どこかで、雨が降り始めている音が聞こえた。
肌寒さに身をぶるりと震わせて、銀時は眼を覚ます。

身体が重たい。

「いって…」
ぐらぐらとする頭の痛みに顔をしかめながら、見慣れない天井に眉を顰める。
天井には一面のガラス。

「な、なんなんでしょう…?いや、うん。アレだ。このシチュエーションて…」

腹の上にかかる掛け布団は、申し訳程度の厚さしかないぺらぺらとしたもの。
鏡に映る自分は未だにパー子の衣装も脱いでいなければ、化粧もそのままだった。
一番気にかかるのは…

そうっと、隣に首を回す。

「うわぁあぁぁぁ」

隣には、見知らぬ女が横たわっていた。

「いて…」
勢いよく体を起こしたものの、激しい頭痛で頭を抱え込む。
吐きそうだと思った。
ぐらぐらと揺れる風景。
二日酔いというよりは、まるで乗り物酔いしているかのような、気分の悪さだ。

(ちょっと待てよ!銀さんの銀さん?勝手に暴走してくれてねぇよな?いくらご無沙汰だからって…いやいやいやそれより落ち着け!)

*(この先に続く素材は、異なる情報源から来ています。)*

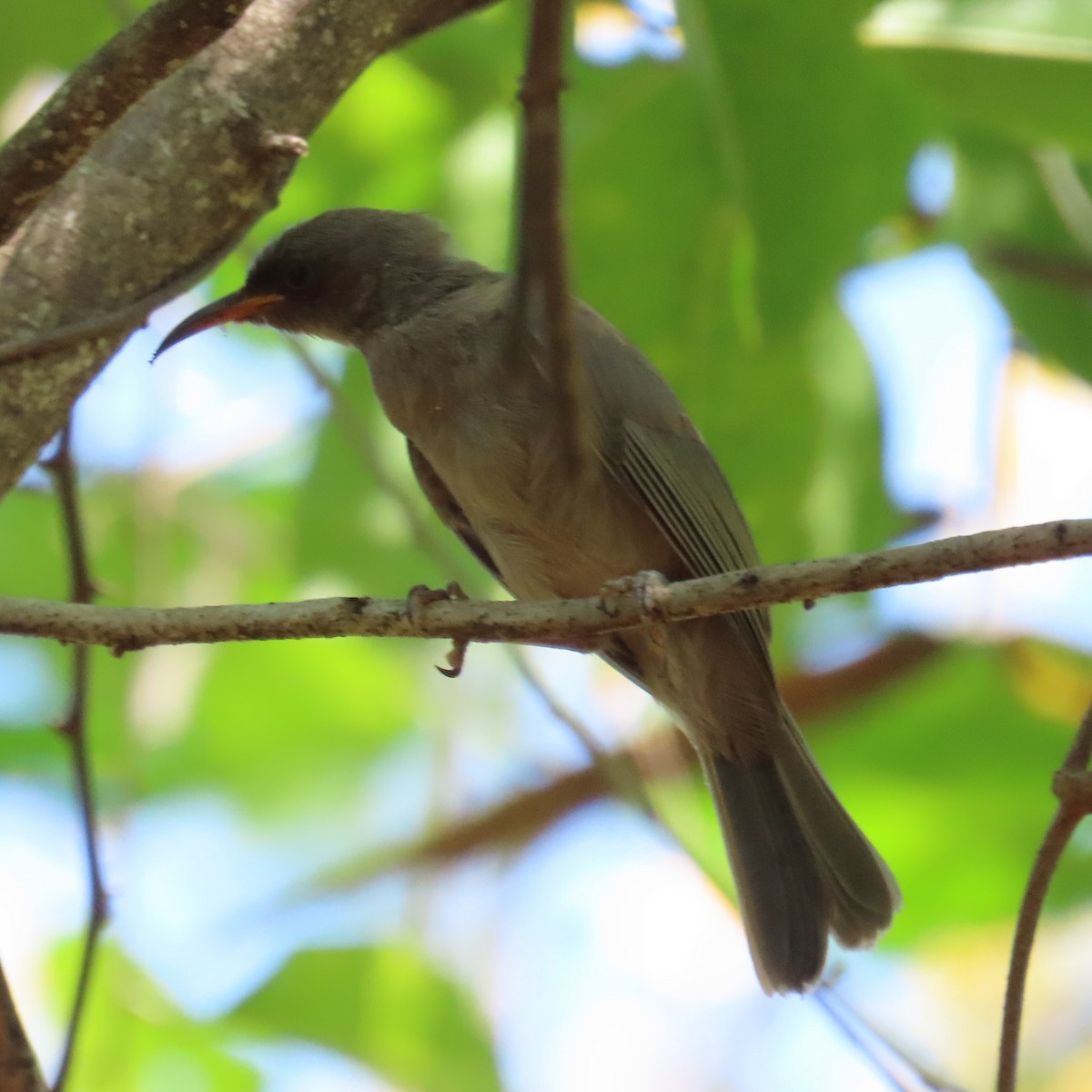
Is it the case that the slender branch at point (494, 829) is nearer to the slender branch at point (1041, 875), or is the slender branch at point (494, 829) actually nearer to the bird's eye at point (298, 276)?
the bird's eye at point (298, 276)

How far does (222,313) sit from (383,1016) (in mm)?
1963

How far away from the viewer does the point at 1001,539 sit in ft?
6.79

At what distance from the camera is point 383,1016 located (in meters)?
4.32

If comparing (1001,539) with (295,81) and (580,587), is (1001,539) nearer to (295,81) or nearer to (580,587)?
(295,81)

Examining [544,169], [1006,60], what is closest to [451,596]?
[1006,60]

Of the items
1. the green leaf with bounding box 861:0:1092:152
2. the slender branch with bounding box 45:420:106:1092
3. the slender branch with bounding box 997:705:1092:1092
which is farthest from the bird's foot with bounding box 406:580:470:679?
the green leaf with bounding box 861:0:1092:152

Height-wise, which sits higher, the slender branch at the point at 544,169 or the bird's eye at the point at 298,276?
the slender branch at the point at 544,169

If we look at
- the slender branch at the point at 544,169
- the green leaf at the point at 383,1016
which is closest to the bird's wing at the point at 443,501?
the green leaf at the point at 383,1016

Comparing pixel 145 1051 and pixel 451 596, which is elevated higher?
pixel 451 596

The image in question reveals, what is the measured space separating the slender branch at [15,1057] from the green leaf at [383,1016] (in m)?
1.83

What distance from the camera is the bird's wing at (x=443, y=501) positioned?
12.9ft

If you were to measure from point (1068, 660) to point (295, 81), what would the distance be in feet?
11.2

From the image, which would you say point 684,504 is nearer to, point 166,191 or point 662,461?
point 662,461

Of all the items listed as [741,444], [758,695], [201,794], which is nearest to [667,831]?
[758,695]
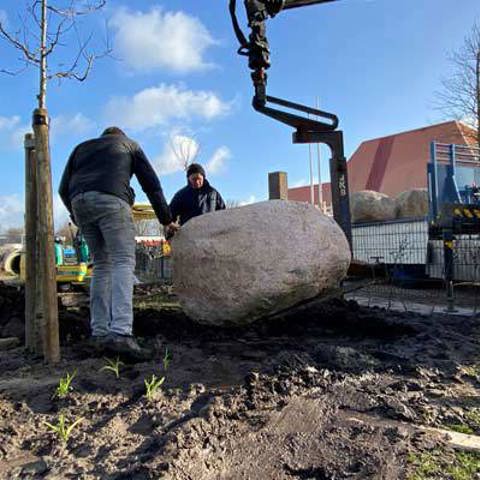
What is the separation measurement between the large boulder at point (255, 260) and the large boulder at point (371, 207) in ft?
46.0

おかしくなった三半規管を押さえつけるかのように、耳を覆い、思い出す。



そして、もう一度、隣を見た。
女の顔を最初、見覚えがないと思ったが、よくよく見てみると、何処かで見たことがある。

「あ」

少しずつ記憶がつながっていく。

昨夜、薄暗い路地裏で意識を失っていた女だ。
既に息をしていない。
完全に血の気が失われて、面差しが変わっているが、かぶき町のホステスの一人だ。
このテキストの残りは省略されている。